PROBLEM DESCRIPTION »
Write the next part of the forum thread on the Adobe Muse release, beginning after its final post.

ARTICLE »
* * * * * * * * *

I'm sincerely disappointed that after going through the beta stages for over 9months, promises, contribution, expectations. Adobe would release an incomplete and feature-less product as part of its creative cloud release. Several ideas contributed by beta testers was turned down for just half-baked additions. This is disappointing! Adobe wants me to pay for that!
Marian Driscoll wrote:
Was it not already known that the public beta was to check for existing bugs, not to introduce new features?
I don't recall any promises from Muse developers.
This is the official Release. Isn't it? Are official Release suppose to be for bug fixes. Are you saying we should be dumb to pay for a tool Adobe will use to fix bugs with little or no features for a year? I'm a customer not a shareholder for God sake! Where is the surprises Dani mentioned. Where are the ideas a lot of beta users suggested over the last couple of months. eh! Marian you should know better than this because you were part of the private & public beta testing. There is no value for money in this official release. You expect customers to pay for another beta testing for one year! Excuse me this is broad day light ro*****!
I'm happy with Muse and happy to pay for it. Not sure what you mean by "no features for a year". Of course, I will look forward to new things being added, but I think it is a grand start.
Adobe was under no obligation to promise features and the Muse team did well to follow company policy about not discussing new features. Dani could not even commit to the name of "Muse":
We're not new to public betas. These beta programs are used to generate interest and to test for bugs. It is extremely rare for new features to be added in public betas. That is just how the software industry works. Adobe is not unique.
I'm surprised that they put Typekit in Muse 1.0 without running it through beta testing.
I am well aware that there is little value in this first Muse release. I probably won't be interested until 3.0. The first release of InDesign, while promising, was pretty underwhelming as well (though, not as bad as Muse).
I am well aware that there is little value in this first Muse release. I probably won't be interested until 3.0.
Then I would have spent $540(average of $180 per annum, at the snail rate Adobe is going) by 2015 for one software in the cloud! Marian, we all know Adobe didn't promise any feature, but it is expected of a brand like Adobe to know the effect of releasing such a poor product on its share price before the end of the month. It might come crashing! Adobe needs to learn from RIM. It only takes a company to release poor product and create dissatisfied customers to start going down(God forbid!). But Adobe needs to be more quality conscious.

* * * * * * * * *

DATA EXTRACT »
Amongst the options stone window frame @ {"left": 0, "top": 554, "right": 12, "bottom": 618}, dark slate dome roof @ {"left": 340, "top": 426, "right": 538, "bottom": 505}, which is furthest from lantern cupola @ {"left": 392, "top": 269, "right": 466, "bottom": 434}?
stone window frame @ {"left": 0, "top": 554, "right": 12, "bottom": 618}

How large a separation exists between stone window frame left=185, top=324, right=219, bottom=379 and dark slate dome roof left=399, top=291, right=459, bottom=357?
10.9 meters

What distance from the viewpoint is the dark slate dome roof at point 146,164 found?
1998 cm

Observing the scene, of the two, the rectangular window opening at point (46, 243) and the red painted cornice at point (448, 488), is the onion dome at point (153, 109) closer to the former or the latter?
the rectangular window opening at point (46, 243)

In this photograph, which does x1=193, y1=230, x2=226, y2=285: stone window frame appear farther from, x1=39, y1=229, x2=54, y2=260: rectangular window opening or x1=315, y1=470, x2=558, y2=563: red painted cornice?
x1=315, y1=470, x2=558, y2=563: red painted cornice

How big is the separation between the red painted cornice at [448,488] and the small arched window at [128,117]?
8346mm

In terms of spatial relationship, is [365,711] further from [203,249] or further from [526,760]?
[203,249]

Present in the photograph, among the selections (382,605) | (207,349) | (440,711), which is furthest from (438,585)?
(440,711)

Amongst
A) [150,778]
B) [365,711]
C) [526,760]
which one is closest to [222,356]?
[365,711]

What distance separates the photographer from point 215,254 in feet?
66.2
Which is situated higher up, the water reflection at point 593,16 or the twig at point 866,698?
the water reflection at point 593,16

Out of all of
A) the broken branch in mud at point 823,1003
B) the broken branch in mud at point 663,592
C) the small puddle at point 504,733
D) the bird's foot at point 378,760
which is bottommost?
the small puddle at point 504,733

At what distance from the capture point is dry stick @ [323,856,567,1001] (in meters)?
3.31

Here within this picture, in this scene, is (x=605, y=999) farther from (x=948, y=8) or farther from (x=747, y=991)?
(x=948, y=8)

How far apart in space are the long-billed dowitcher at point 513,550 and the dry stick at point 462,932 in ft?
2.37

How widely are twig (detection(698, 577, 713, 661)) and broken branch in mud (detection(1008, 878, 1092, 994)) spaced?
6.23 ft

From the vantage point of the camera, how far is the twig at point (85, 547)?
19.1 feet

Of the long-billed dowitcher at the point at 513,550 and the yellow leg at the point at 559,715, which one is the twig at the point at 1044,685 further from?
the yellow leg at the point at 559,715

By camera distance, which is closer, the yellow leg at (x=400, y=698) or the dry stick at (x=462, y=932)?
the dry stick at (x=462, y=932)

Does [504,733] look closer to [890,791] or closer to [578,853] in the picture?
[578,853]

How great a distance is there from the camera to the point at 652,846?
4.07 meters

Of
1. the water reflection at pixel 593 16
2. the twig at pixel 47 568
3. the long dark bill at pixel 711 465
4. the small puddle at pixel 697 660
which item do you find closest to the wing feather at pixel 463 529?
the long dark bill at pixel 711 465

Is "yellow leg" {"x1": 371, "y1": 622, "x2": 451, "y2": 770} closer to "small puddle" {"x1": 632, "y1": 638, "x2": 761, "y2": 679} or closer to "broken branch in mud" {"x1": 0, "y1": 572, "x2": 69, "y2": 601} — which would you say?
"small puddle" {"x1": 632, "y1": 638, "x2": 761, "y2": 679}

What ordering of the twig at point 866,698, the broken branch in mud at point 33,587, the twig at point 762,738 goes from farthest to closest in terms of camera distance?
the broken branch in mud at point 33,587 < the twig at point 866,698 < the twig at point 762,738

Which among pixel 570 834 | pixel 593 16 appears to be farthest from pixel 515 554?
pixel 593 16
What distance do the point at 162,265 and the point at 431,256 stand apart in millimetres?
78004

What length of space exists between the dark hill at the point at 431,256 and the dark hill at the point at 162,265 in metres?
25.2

* * * * * * * * *

ANSWER »
...Then I would have spent $540(average of $180 per annum, at the snail rate Adobe is going) by 2015
Why would you pay $540 for unfinished software? Why don't you buy software from another developer that has a more mature product?
How about stop fighting over who's wrong and who's right?
You have all have got your own personal opinion and a point. I don't see any meeting grounds since you all stand in different areas of the spectrum:
- Marian will wait until there'll be something she deems mature and worth the price,
- topelovely is upset that after all the beta testing, now Adobe asks users to pay for a release deemed not worth the price, and sees that as a continued beta testing period at subscribers expenses,
- grayrockgraphics is OK paying a subscription for a product that although not mature, is being helpful enough to make it worth the subscription cost.
You are all right in your point of view... so I see no point in arguing over who's point is "righter"... so in the end:
- Marian will subscribe, perhaps after version 3 will be out, or whenever she will think the app is mature enough to justify the cost,
- topelovely will probably hold a grudge to Adobe for a bit longer and may take more than version 3 to make a purchase worth the subscription price, in the meantime may (or not) actively looking for alternatives that may exist in the market,
- grayrockgraphics will continue to be a happy camper
As far as I am concerned and I don't know if any users in the community will share (or have even thought about the new cloud subscription model from my POV)...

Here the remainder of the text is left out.